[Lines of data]
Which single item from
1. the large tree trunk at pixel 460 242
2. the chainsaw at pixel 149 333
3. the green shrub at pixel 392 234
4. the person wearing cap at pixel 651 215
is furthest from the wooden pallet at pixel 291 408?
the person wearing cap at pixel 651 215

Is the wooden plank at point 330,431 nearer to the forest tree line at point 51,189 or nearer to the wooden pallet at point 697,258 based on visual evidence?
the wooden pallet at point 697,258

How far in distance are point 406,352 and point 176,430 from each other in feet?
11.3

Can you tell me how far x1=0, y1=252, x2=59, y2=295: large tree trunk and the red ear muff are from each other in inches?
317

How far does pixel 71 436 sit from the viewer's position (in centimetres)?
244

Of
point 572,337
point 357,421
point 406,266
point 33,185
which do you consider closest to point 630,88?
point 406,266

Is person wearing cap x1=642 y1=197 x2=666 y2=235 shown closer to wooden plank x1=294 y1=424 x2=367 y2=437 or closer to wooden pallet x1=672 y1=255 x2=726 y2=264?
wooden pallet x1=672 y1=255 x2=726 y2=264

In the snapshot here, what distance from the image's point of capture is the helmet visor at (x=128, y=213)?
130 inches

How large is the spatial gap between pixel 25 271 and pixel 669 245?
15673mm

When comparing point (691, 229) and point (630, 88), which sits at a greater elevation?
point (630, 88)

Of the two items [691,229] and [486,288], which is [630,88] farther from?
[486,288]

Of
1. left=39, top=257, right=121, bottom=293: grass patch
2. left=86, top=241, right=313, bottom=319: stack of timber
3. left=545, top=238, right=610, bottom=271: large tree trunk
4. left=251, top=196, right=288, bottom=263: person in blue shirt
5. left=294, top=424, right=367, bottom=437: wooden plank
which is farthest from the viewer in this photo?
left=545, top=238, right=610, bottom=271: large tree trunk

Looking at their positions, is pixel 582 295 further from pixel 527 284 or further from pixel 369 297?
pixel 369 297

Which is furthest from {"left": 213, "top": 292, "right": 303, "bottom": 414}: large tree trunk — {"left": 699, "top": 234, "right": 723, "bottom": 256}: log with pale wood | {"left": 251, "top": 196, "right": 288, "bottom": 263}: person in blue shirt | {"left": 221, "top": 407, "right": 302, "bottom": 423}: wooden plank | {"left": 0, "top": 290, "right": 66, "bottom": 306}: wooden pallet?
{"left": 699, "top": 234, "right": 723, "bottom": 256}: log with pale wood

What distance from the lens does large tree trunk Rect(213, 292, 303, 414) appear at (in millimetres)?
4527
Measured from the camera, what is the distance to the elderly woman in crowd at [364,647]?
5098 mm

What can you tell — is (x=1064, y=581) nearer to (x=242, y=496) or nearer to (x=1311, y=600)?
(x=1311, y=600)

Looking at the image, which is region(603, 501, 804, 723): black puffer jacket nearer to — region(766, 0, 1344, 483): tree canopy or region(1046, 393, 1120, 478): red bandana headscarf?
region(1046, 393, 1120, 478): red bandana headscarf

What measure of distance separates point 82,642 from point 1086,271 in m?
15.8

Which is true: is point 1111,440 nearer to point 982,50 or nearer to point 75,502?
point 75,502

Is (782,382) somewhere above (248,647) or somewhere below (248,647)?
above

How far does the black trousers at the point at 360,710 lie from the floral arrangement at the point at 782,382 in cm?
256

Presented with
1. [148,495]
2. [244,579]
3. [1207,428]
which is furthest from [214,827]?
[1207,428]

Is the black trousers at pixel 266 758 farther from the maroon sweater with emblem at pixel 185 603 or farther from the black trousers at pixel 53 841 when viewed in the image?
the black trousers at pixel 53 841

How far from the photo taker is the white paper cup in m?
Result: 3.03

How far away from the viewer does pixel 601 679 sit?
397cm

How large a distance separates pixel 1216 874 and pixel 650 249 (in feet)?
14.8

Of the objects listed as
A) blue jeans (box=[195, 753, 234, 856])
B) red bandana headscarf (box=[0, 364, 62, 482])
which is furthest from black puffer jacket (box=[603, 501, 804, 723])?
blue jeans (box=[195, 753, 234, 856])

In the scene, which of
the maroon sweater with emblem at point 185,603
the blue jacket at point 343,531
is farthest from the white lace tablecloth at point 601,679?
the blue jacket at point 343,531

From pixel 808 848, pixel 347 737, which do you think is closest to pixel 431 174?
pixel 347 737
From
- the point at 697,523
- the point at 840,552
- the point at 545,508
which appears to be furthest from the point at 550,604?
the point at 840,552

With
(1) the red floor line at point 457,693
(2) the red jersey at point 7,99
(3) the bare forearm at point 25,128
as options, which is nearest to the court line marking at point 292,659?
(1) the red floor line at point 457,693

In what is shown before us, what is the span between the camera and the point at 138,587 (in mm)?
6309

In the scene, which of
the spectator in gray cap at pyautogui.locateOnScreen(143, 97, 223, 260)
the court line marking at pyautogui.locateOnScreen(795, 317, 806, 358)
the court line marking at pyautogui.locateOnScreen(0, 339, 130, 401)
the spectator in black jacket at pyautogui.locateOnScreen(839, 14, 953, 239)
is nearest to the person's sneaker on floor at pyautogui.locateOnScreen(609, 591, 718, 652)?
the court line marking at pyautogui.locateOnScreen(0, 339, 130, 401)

● **Aim**: Number every line of the listing from the line containing "From pixel 808" through the listing's last line, skipping any blank lines.

● **Final result**:
1. From pixel 808 848, pixel 347 737, which do you think is closest to pixel 431 174?
2. pixel 347 737
3. From
4. - the point at 697,523
5. - the point at 840,552
6. - the point at 545,508
7. which appears to be furthest from the point at 550,604?
8. the point at 840,552
9. With
10. (1) the red floor line at point 457,693
11. (2) the red jersey at point 7,99
12. (3) the bare forearm at point 25,128
13. as options, which is nearest to the court line marking at point 292,659?
14. (1) the red floor line at point 457,693
15. In what is shown before us, what is the span between the camera and the point at 138,587 (in mm)?
16. 6309
17. In the scene, which of
18. the spectator in gray cap at pyautogui.locateOnScreen(143, 97, 223, 260)
19. the court line marking at pyautogui.locateOnScreen(795, 317, 806, 358)
20. the court line marking at pyautogui.locateOnScreen(0, 339, 130, 401)
21. the spectator in black jacket at pyautogui.locateOnScreen(839, 14, 953, 239)
22. is nearest to the person's sneaker on floor at pyautogui.locateOnScreen(609, 591, 718, 652)?
23. the court line marking at pyautogui.locateOnScreen(0, 339, 130, 401)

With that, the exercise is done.